### ARTICLE
I think the big difference is dimensionality. If the dimensionality is low, then taking account of the 2nd derivatives becomes practical and worthwhile.
- juliangoldsmith 6 months ago
  
  What is it that makes higher order derivatives less useful at high dimensionality? Is it related to the Curse of Dimensionality, or maybe something like exploding gradients at higher orders?
  - mike-the-mikado 5 months ago
    
    In n dimensions, the first derivative is an n-element vector. The second derivative is an n x n (symmetric) matrix. As n grows, the computation required to estimate the matrix increases (as at least n^2) and computation needed to use it increases (possibly faster).
    In practice, clever optimisation algorithms that use the 2nd derivative won't actually form this matrix.

ipunchghosts 6 months ago

Example of thr bitter lesson. None of these nuanced matter 8 years later where everyone uses sgd or adamw.

sk11001 6 months ago

It's a great summary for ML interview prep.

janalsncm 6 months ago

I disagree, it is old and most of those algorithms aren’t used anymore.
- sk11001 6 months ago
  
  That’s how interviews go though, it’s not like I’ve ever had to use Bayes rule at work but for a few years everyone loved asking about it in screening rounds.
  - mike-the-mikado 6 months ago
    
    In my experience a lot of people "know" maths, but fail to recognise the opportunities to use it. Some of my colleagues were pleased when I showed them that their ad hoc algorithm was equivalent to an application of Bayes' rule. It gave them insights into the meaning of constants that had formerly been chosen by trial and error.

### ENTRIES SHOWN
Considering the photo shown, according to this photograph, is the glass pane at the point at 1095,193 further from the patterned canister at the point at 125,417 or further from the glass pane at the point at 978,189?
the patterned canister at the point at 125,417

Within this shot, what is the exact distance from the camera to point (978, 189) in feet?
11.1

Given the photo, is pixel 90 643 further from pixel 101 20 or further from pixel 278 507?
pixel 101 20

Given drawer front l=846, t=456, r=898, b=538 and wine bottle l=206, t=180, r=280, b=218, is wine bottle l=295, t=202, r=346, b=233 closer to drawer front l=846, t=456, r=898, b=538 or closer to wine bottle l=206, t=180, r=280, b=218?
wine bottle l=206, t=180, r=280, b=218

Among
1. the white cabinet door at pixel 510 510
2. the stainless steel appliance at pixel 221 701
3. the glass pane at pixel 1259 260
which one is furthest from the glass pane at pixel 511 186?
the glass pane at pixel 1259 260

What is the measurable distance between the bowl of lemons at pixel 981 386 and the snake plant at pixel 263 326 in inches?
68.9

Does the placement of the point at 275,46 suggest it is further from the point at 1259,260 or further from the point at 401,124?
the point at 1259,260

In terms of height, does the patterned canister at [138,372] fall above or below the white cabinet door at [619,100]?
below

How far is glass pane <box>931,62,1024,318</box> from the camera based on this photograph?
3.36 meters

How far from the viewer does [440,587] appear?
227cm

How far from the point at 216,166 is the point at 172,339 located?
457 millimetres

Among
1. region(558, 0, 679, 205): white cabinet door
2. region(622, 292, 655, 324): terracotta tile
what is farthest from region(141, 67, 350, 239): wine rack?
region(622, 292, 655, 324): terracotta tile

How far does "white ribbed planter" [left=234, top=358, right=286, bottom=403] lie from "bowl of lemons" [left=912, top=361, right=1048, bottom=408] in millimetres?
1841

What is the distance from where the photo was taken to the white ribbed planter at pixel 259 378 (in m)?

### SHORT PROBLEM 1
Reproduce the part of the forum thread on optimization methods between "I think the" and "at higher orders?", inclusive.
### SHORT PROBLEM 2
According to the forum thread on optimization methods, what form does the second derivative take in n dimensions?
### SHORT PROBLEM 3
Extend the forum thread on optimization methods, picking up after its final comment.
The entries have no connection to the forum thread.

### EXERCISE RESPONSE 1
I think the big difference is dimensionality. If the dimensionality is low, then taking account of the 2nd derivatives becomes practical and worthwhile.
- juliangoldsmith 6 months ago
  
  What is it that makes higher order derivatives less useful at high dimensionality? Is it related to the Curse of Dimensionality, or maybe something like exploding gradients at higher orders?

### EXERCISE RESPONSE 2
An n x n symmetric matrix.

### EXERCISE RESPONSE 3
  - janalsncm 6 months ago
    
    Everyone’s experience is different but I’ve been in dozens of MLE interviews (some of which I passed!) and have never once been asked to explain the internals of an optimizer. The interviews were all post 2020, though.
    Unless someone had a very good reason I would consider it weird to use anything other than AdamW. The compute you could save on a slightly better optimizer pale in comparison to the time you will spend debugging an opaque training bug.
    
    yobbo 6 months ago
    
    For example, if it is meaningful to use large batch sizes, the gradient variance will be lower and adam could be equivalent to just momentum.
    As a model is trained, the gradient variance typically falls.
    Those optimizers all work to reduce the variance of the updates in various ways.
  - esafak 6 months ago
    
    I'd still expect an MLE to know it though.
    
    janalsncm 6 months ago
    
    Why would you? Implementing optimizers isn’t something that MLEs do. Even the Deepseek team just uses AdamW.
    An MLE should be able to look up and understand the differences between optimizers but memorizing that information is extremely low priority compared with other information they might be asked.